Biological Experiments
Cell Culture
U373, U251, and D384 human glioblastoma cell lines were purchased from the ECACC collection (Merk Life Science, Milan, Italy) and maintained in culture under standard growth conditions.12
Real-time PCR
To assess integrin subunit expression in U373, U251, and D384 cells, the mRNA expression of αν, α5, β3, β5, and β1 subunits was evaluated by quantitative real-time RT-PCR as previously described.12 The primers used were fully listed in Table S1. β-actin was used as a housekeeping gene. Experiments were performed on three different cell preparations, and each run was analyzed in duplicate. Data are expressed as DCq (difference between reference and housekeeping gene Cq).22
Confocal microscopy analysis
Cells were plated in 35 mm cell culture plastic bottom dishes at a density of 50000 cells/well and 24 h after plating in a serum-free medium were used for confocal microscopy analysis using a Leica TCS SP8 confocal microscope equipped with a 25× water immersion objective (Fluotar VISIR 25x/0.95 WATER, Leica).
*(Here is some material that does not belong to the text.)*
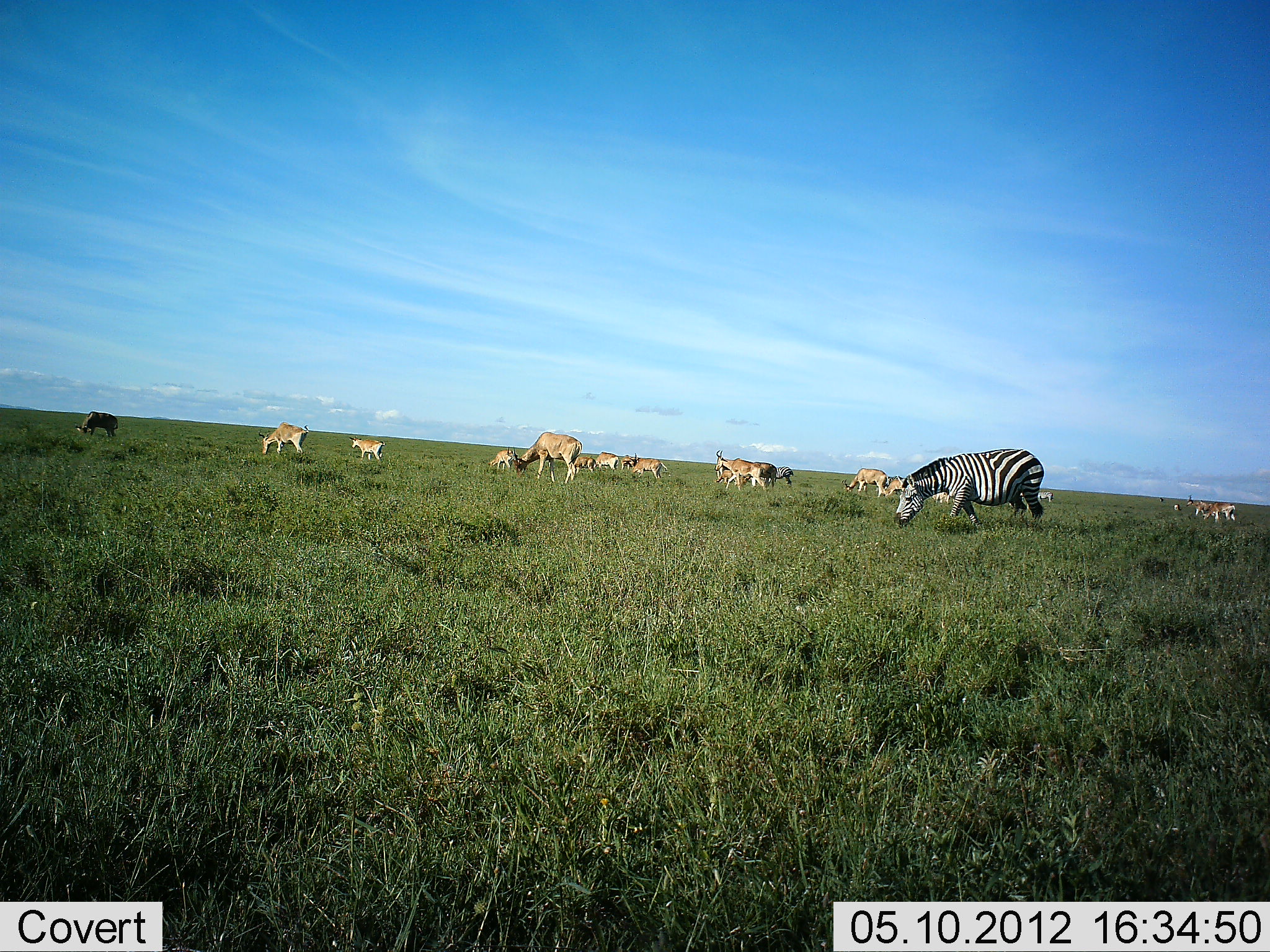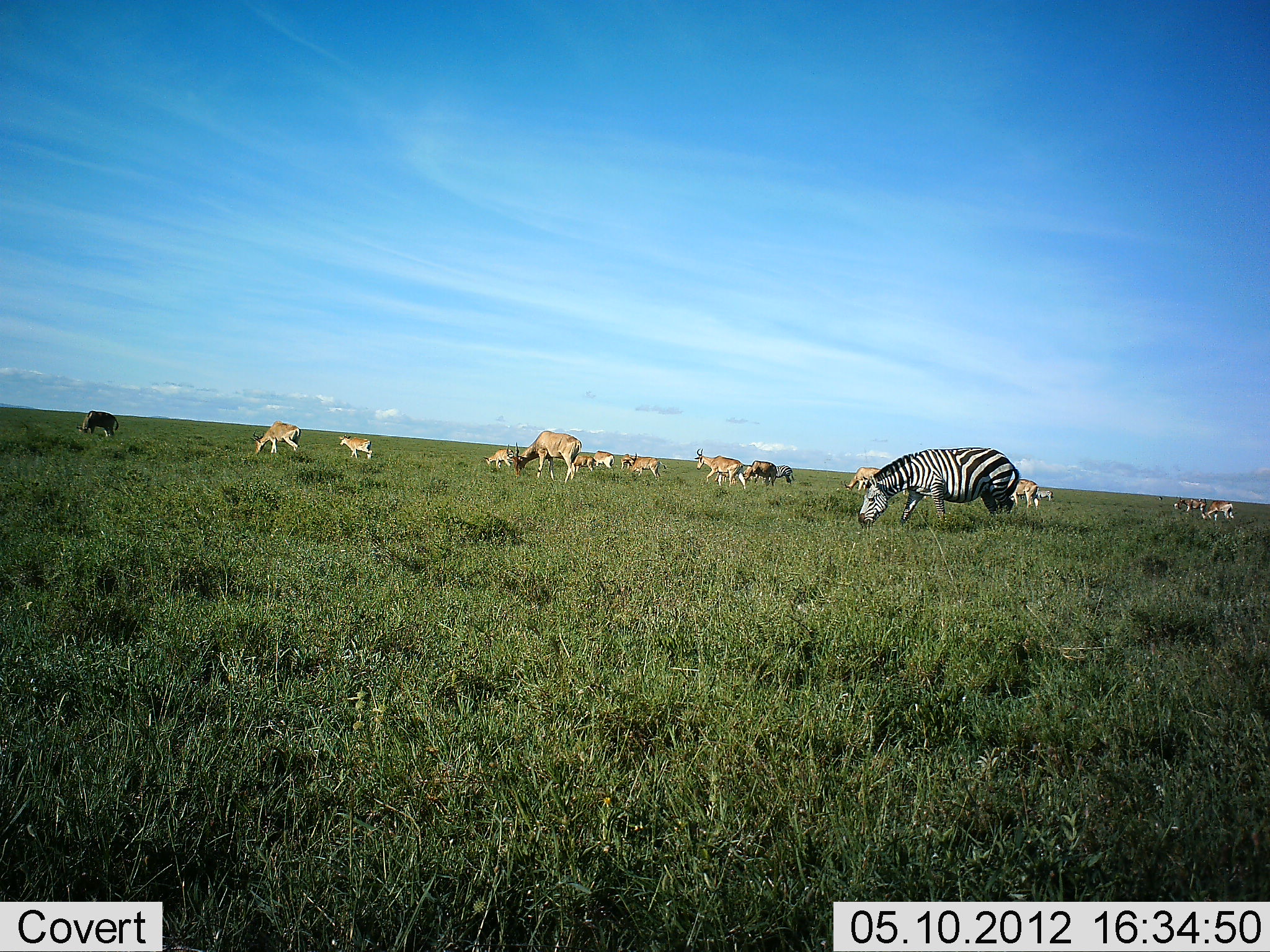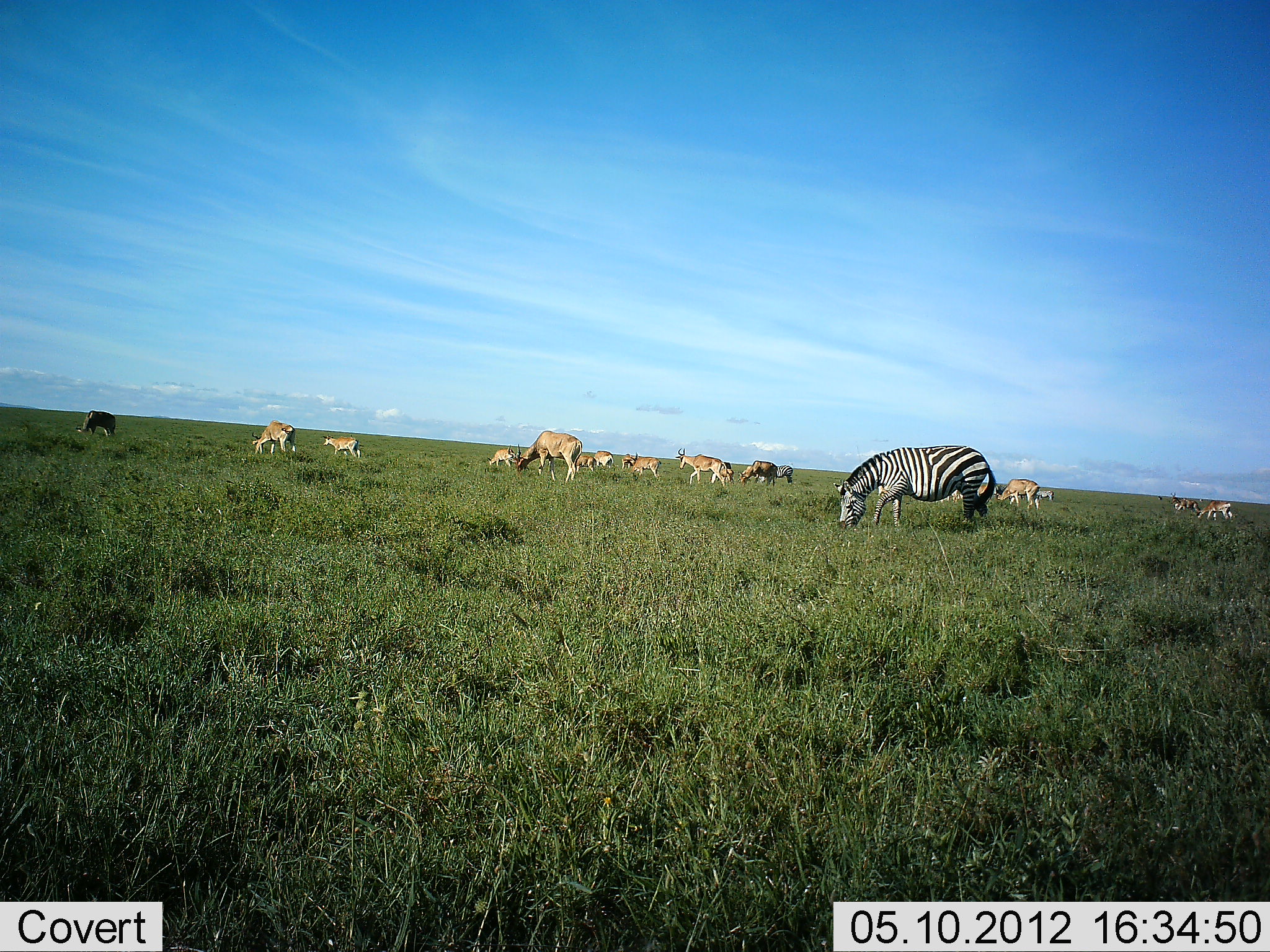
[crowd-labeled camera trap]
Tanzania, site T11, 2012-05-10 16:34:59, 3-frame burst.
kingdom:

During the acquisitions, cells were maintained in an environmental chamber at 37°C in an atmosphere of 5% CO2. A 561 nm laser line was used to excite NDI-1 and NDI-cRGD conjugate fluorescence and the emission was collected between 575 and 700 nm. For each field of view, a z-stack was acquired using a 2x optical zoom. Image visualization and processing were performed with ImageJ.
Cytotoxic Activity Evaluation
Cell viability assays were performed using the MTS assay after 24, 48, and 72 h treatments. The cells were seeded in a 96-well plate (5000 cells/well) and cultured as described above. 24 h after plating, the medium was replaced by 100 µL of serum-free medium, and 24 h after this medium change, the medium was replaced again with serum-free culture medium containing samples. In previous work, dose/response curves of NDI-1 were performed on glioma cells, and 20 µM was found to be a quite toxic NDI-1 concentration for any cell line after 24 and 48 h contact.12 Conversely, the same cRGD peptide concentration (20 µM) does not exert any toxic effect under the same experimental condition.19 Therefore, we decided to use this concentration to asses whether NDI-1 toxicity could be modulated and targeted by the conjugation with RGD peptide. In detail, NDI-1 was tested at 20 µM on U373, U251, and D384 cells for increasing time. After an incubation of 24, 48, and 72 h, supernatants were discarded, cells were rinsed by PBS, and 20 µL of MTS solution was added to 100 µL of fresh medium in each well. After a 1.5 h incubation, the plates were read at 490 nm by a Synergy HT plate reader (BioTek, Swindon). The experiments were performed three times in quadruplicate, and data are expressed as percent of living cells in control wells.
FACS analysis
U373 and U251 cells were subjected to FACS analysis by the Annexin/PI protocol, as previously described.19 Briefly, after treatment (20 µM NDI-1 or NDI-cRGD, 24 h) the cells were collected and rinsed by PBS twice. Subsequently, Fluorescein-conjugated annexin V was added and cells were incubated for 15 min at room temperature. After the addition of propidium iodide, samples were acquired using a Navios EX Flow Cytometer (Beckman Coulter) and analyzed by Navios EX Software (Beckman Coulter). At least 10,000 events per sample were recorded. Each experiment was repeated three times.
Statistical Analysis
The software STATGRAPHICS XVII (Statpoint Technologies, Inc., Warrenton, VA, USA) was used to elaborate raw data. As all data presented a normal distribution, a linear generalized analysis of variance model (ANOVA) was used, and the differences between the groups were evaluated with Fisher’s least significant difference (LSD) procedure. Statistical significance was set at p < 0.05.